• [WHAT IS NEEDED]
Write out exactly the lines from the one containing "День города Екатеринбург, Академический" to the end of the material, both ends included, and nothing else. Leave pictures out.

━━ DATASET EXCERPT

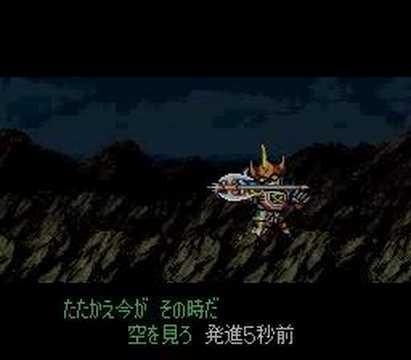 SNES SRW 4 Goshogun
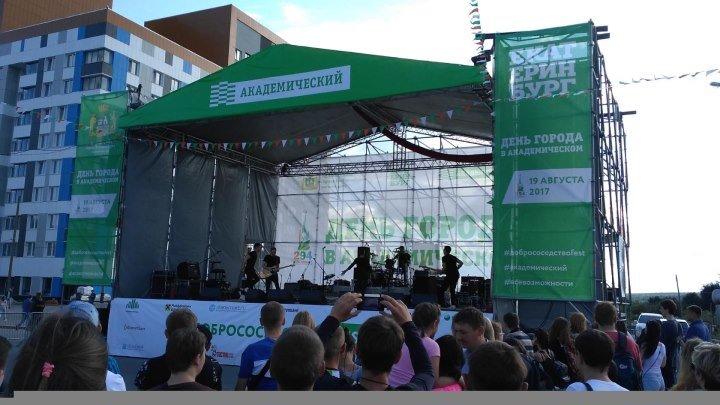 День города Екатеринбург, Академический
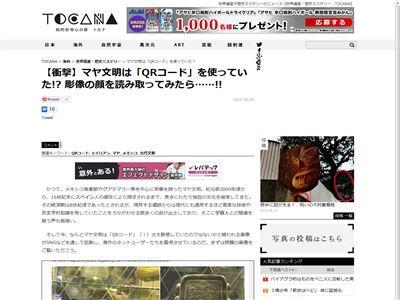 マヤ文明 QRコードに関連した画像-02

━━━━

• [REPLY]
 День города Екатеринбург, Академический
 マヤ文明 QRコードに関連した画像-02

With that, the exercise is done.